Dannhauer wants to see more green space and parks in Coupeville. She said that could be done through voluntary down-zoning in town.

Bronson said the town already has a considerable amount of park space.

“I personally think the town can’t afford additional parks,” Bronson said.

Bronson was also questioned about the property the town purchased on Broadway. That property is used to provide construction access to the Krueger Commons cottage housing project.

Bronson said that property will be eventually used to extend Fourth Street.

In the third seat up for election this year, incumbent Molly Hughes is looking to keep her seat, while Roxallanne Medley hopes to win it.

One audience member accused Medley of idle complaining concerning the shoreline plan process and questioned why she didn’t attend the meetings.

Medley said she has been a proponent of the research provided by the Department of Ecology. She has attended the public meetings concerning the shoreline plan.

Medley was also questioned about why she chose to run for town council this year. Medley said she ran for town council six years ago and lost by 19 votes to Phil Williamson. She said that election left her burned out. With all of the projects coming up, she thought this year was the best time to jump back in.

Hughes was questioned about why the town has been slow to utilize low-impact development standards. She disagreed with the idea that the town is slow in using those standard and said the town already works with developers to incorporate such standard into projects.

On the other hand, Medley said their isn’t enough being done for low-impact development.
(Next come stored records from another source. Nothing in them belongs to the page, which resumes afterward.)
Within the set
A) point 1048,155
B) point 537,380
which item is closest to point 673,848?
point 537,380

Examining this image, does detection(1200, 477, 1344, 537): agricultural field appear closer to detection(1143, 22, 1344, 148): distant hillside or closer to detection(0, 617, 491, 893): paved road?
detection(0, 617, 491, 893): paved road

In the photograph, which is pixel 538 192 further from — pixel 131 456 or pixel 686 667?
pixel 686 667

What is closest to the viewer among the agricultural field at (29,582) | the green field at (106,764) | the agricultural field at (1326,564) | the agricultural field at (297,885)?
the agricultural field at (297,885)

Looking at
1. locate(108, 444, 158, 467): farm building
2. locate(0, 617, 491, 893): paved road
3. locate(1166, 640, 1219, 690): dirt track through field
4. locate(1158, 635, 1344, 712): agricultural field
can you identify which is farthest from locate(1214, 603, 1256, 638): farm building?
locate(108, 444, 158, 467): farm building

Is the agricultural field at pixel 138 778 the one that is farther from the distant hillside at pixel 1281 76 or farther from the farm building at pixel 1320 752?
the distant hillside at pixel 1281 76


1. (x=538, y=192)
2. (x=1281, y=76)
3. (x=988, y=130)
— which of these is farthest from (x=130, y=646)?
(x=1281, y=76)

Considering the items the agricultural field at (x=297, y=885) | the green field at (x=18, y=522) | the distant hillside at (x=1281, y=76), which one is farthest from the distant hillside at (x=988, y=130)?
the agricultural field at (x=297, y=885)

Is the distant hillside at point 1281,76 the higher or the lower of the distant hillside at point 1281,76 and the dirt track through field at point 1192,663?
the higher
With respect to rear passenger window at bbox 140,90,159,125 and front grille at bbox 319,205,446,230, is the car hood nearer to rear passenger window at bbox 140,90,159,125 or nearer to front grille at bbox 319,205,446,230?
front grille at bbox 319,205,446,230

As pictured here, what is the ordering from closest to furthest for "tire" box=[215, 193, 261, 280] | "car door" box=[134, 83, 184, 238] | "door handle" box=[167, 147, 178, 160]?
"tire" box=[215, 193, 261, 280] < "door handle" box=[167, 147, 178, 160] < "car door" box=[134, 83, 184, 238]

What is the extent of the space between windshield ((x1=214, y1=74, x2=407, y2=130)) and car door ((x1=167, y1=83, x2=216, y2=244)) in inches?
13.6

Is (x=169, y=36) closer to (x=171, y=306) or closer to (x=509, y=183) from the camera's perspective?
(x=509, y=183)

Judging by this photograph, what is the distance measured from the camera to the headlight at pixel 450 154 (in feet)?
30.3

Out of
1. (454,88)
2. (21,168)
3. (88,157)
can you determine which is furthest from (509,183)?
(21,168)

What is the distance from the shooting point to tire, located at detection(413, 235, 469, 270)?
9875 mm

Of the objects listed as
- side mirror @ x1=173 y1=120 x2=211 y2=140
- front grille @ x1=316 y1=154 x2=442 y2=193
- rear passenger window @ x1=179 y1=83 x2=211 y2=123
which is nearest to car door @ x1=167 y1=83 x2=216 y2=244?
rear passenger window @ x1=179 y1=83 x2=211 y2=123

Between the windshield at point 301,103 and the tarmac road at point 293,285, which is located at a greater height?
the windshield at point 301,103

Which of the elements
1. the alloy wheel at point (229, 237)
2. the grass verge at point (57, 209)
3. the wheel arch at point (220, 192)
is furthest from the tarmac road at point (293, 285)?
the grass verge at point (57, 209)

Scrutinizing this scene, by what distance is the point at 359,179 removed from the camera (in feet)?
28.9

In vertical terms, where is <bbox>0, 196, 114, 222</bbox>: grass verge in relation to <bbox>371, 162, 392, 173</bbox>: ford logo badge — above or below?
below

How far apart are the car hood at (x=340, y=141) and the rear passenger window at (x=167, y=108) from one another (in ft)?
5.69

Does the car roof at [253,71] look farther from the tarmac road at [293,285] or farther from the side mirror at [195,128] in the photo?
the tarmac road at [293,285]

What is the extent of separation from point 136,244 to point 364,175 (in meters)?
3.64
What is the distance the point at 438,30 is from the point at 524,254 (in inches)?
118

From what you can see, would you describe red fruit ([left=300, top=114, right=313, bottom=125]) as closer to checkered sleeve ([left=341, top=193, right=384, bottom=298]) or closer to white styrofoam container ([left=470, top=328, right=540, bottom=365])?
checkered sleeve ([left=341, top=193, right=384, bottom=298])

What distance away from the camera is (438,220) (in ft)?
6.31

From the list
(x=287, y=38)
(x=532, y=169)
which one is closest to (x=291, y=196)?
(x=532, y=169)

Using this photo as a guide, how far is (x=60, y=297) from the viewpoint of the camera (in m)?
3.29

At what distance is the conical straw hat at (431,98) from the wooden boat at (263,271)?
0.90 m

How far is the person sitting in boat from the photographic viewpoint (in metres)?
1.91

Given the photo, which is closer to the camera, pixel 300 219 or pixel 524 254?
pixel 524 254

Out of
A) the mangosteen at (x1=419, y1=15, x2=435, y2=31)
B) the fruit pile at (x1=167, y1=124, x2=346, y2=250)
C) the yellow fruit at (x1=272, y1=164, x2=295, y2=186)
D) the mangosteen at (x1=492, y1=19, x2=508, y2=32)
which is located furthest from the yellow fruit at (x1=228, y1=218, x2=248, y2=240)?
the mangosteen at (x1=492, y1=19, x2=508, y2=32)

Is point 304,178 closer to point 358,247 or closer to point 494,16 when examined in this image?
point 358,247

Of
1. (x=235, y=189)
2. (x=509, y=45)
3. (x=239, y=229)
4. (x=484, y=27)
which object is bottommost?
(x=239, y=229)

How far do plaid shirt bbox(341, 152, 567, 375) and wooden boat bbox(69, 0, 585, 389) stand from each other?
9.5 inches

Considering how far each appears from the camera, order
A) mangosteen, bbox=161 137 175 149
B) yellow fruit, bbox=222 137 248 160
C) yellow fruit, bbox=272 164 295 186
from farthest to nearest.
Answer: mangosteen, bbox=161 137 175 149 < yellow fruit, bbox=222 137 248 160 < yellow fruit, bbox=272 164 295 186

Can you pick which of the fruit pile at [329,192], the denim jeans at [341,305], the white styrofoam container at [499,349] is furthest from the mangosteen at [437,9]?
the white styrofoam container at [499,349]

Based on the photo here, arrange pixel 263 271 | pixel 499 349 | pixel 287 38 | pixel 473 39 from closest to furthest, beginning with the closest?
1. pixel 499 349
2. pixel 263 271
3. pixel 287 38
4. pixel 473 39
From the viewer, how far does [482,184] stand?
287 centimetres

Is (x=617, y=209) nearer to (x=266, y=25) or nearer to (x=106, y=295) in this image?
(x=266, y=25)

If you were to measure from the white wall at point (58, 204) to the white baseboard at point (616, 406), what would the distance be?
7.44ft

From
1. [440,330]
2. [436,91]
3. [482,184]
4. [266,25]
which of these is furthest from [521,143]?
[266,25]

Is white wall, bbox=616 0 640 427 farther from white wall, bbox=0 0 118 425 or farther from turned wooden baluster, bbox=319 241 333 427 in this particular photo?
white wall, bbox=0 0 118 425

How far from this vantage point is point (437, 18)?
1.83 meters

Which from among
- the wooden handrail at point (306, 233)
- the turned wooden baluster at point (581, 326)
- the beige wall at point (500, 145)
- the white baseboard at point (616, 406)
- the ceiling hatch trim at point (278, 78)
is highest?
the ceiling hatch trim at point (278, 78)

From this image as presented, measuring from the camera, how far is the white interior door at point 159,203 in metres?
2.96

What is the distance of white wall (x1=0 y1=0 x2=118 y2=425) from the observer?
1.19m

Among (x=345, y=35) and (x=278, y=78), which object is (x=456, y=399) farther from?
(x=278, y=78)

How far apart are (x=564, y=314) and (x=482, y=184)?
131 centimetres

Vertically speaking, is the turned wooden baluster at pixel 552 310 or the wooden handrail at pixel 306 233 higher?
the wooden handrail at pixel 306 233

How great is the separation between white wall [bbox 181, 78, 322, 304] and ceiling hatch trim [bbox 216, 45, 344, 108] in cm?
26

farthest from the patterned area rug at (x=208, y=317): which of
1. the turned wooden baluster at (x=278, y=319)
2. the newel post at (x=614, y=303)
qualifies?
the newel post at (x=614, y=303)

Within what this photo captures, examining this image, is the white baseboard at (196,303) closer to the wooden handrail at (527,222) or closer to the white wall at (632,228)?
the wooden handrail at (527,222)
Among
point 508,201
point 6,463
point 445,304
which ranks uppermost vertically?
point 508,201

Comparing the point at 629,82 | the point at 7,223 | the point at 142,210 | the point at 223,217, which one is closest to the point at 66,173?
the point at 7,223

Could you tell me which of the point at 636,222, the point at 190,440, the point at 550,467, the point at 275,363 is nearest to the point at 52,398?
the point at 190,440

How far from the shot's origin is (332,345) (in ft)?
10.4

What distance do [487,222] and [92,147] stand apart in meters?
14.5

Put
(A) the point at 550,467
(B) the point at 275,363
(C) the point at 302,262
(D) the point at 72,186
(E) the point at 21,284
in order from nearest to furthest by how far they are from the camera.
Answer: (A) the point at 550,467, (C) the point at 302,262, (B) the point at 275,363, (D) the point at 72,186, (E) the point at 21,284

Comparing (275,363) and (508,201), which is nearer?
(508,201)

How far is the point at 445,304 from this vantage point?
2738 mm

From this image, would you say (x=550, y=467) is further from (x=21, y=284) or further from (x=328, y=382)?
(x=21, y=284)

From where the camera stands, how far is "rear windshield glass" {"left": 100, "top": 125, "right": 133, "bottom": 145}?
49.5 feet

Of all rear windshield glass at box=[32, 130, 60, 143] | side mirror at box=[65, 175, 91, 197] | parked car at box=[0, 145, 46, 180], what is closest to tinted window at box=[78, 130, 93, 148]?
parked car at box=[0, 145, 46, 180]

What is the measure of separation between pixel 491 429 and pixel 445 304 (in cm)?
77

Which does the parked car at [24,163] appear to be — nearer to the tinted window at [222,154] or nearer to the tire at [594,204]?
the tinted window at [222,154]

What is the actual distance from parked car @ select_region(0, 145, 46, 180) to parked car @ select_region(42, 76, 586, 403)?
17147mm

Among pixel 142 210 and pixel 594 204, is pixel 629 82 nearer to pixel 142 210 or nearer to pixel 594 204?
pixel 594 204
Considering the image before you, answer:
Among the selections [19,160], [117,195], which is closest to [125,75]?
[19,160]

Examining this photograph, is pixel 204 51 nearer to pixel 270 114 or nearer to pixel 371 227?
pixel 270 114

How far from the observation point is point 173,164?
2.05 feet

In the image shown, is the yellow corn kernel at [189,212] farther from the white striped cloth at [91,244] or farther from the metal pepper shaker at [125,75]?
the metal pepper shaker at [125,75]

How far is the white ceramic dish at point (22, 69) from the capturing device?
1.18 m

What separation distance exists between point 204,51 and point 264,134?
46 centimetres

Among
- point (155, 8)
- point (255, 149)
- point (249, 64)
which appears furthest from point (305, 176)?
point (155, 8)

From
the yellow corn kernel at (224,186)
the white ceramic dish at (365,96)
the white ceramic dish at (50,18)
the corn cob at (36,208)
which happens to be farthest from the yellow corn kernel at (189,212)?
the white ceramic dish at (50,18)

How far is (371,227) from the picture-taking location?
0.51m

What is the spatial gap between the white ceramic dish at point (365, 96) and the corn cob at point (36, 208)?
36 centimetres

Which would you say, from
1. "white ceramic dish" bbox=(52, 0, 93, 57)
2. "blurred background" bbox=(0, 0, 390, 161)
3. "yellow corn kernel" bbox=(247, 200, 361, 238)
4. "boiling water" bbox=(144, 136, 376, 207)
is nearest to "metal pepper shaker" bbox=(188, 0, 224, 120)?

She said the town needs to develop a LID manual that is specific to Coupeville.

Another member of the audience questioned why the new buildings where Christopher’s restaurant is located didn’t incorporate low impact development standards.

Hughes said the lot wasn’t a good candidate for such LID techniques as pervious surfaces. She also complimented the owners for their efforts cleaning the property, which used to be a gas station.

Medley said maybe other LID techniques could have been incorporated such as bio swales or retention gardens.

The upcoming historic preservation plan also came up during the forum. Medley said the plan helps everybody in town and the Design Review Board critically needs the guidelines.

In fact, she said those clear guidelines could have prevented the demolition of the historic Vaughn house that took place last summer.

Hughes said the town already has a demolition ordinance and a preservation ordinance. The proposed guidelines, she said, just pumps up the current regulations. She said the Vaughn house demolition went through an approval process once town staff discovered the house was listed as an historic home.

“I think the town has been up front about the Vaughn house,” Hughes said adding the staff caught the paperwork snafu before it was demolished. “It did go through a process. It did go through the process quickly.”

In addition to the candidates for the town of Coupeville positions, the audience heard from candidates for seats on the Port of Coupeville.

Benye Weber, who is looking to keep her seat, spoke at the forum while her challenger, Dennis Parbs, who wasn’t able to attend. Instead, his wife read a written statement in his place.

The mayor candidates will debate again Oct. 10 at the Coupeville Recreation Hall.